▸ PROBLEM TO WORK ON
Write out the data word for word and omit every picture.

▸ DATASET EXTRACT
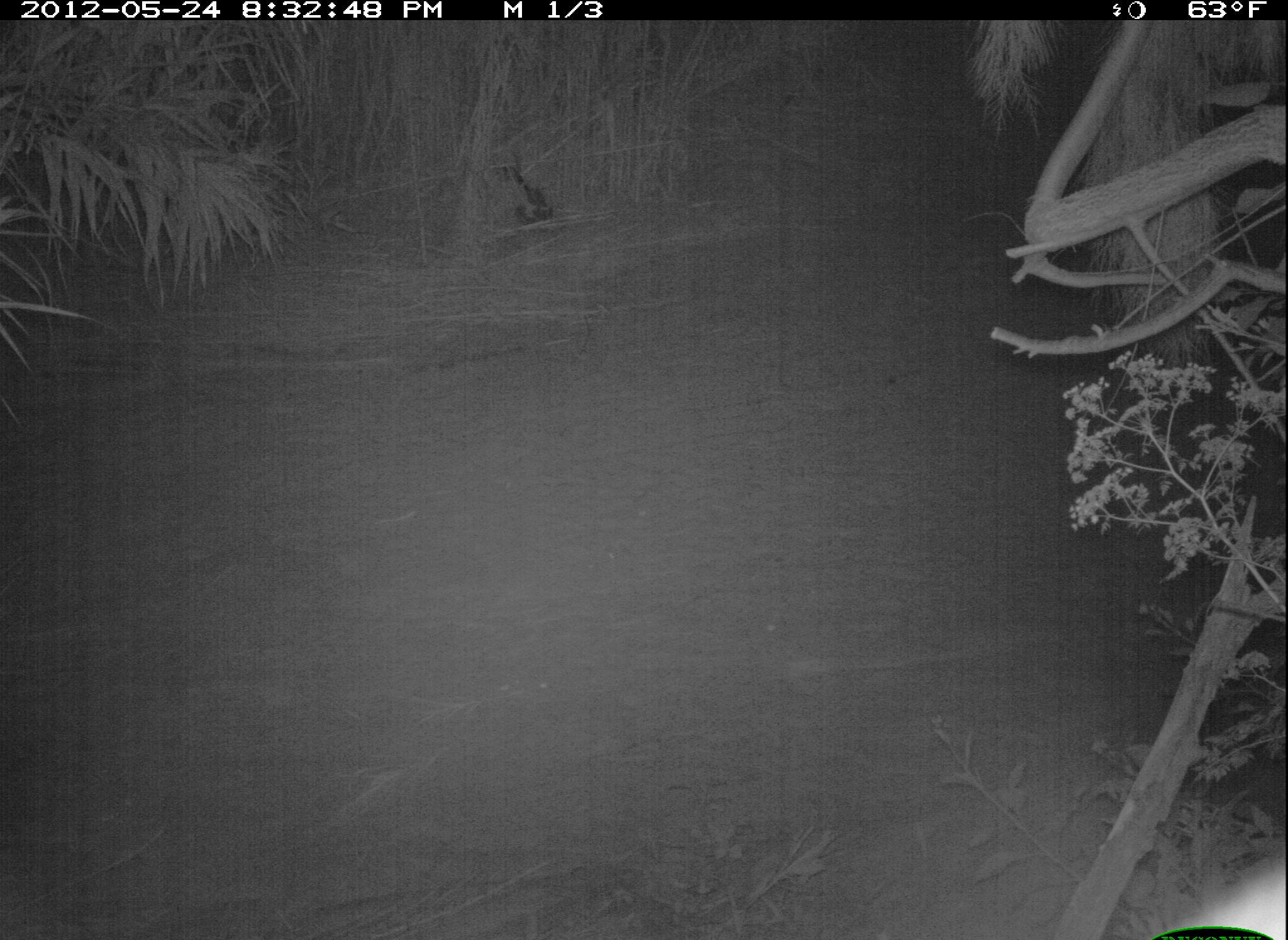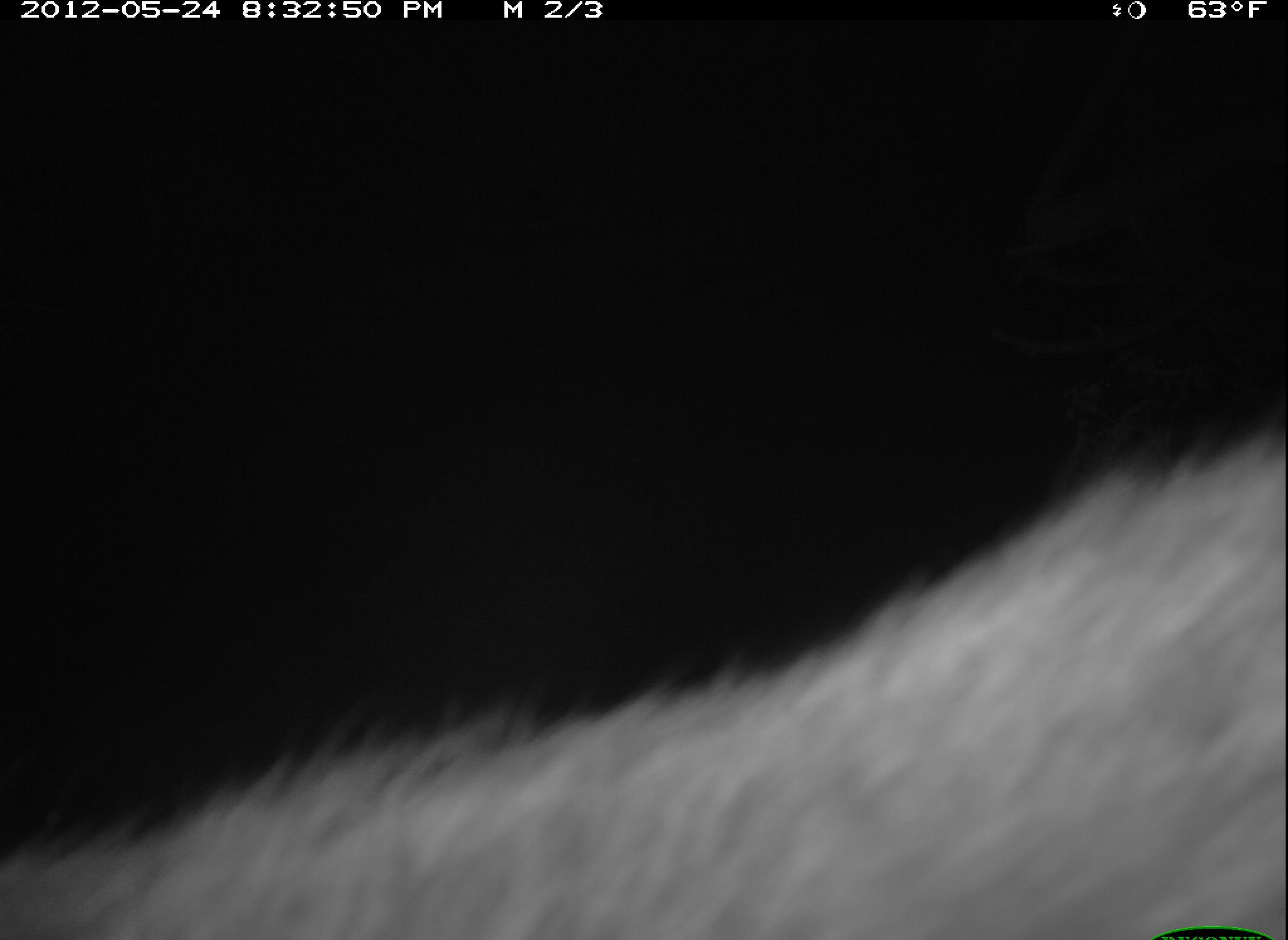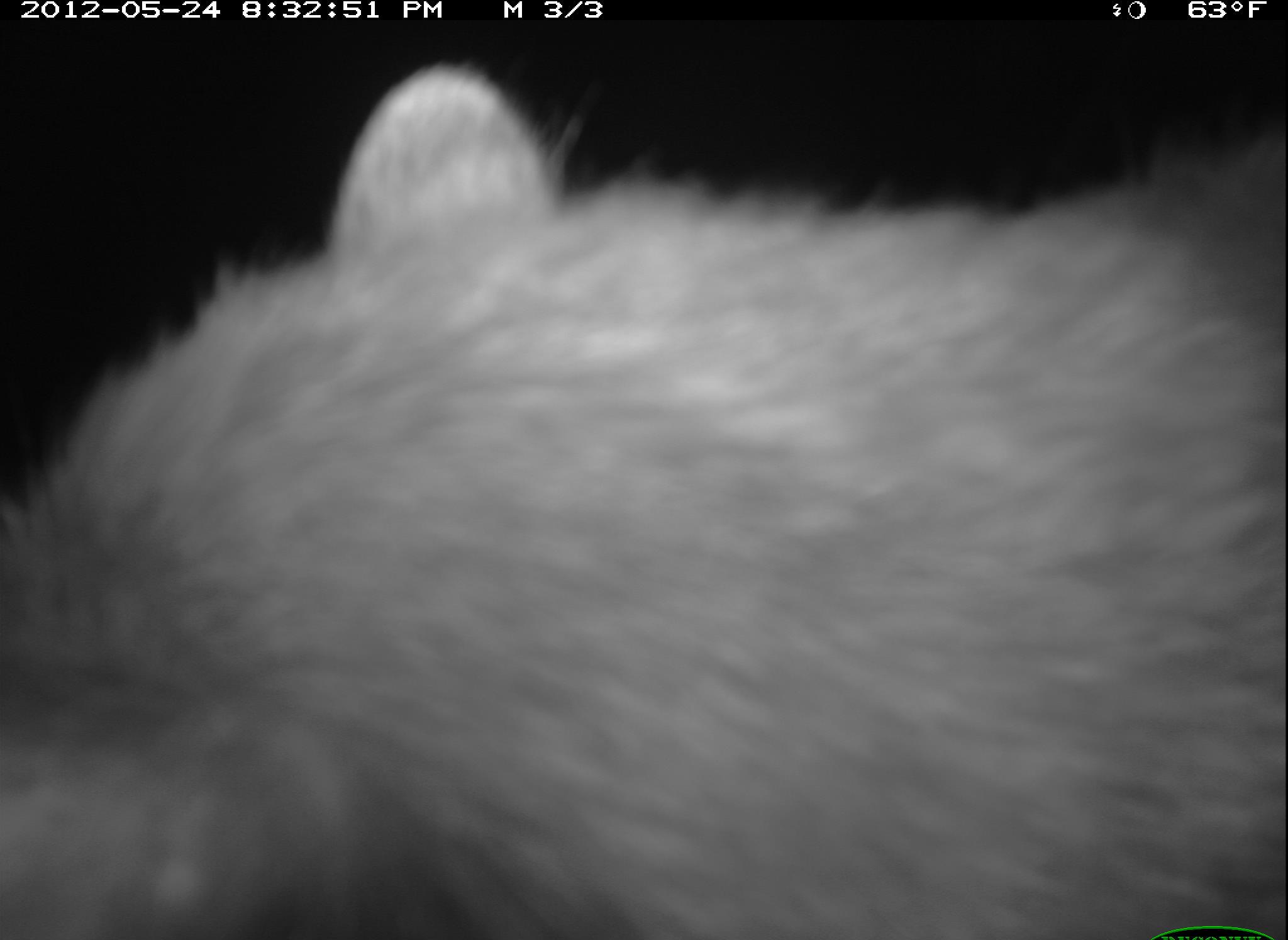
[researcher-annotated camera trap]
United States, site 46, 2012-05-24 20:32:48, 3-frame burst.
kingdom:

▸ COMPLETED TASK
[researcher-annotated camera trap]
United States, site 46, 2012-05-24 20:32:48, 3-frame burst.
kingdom:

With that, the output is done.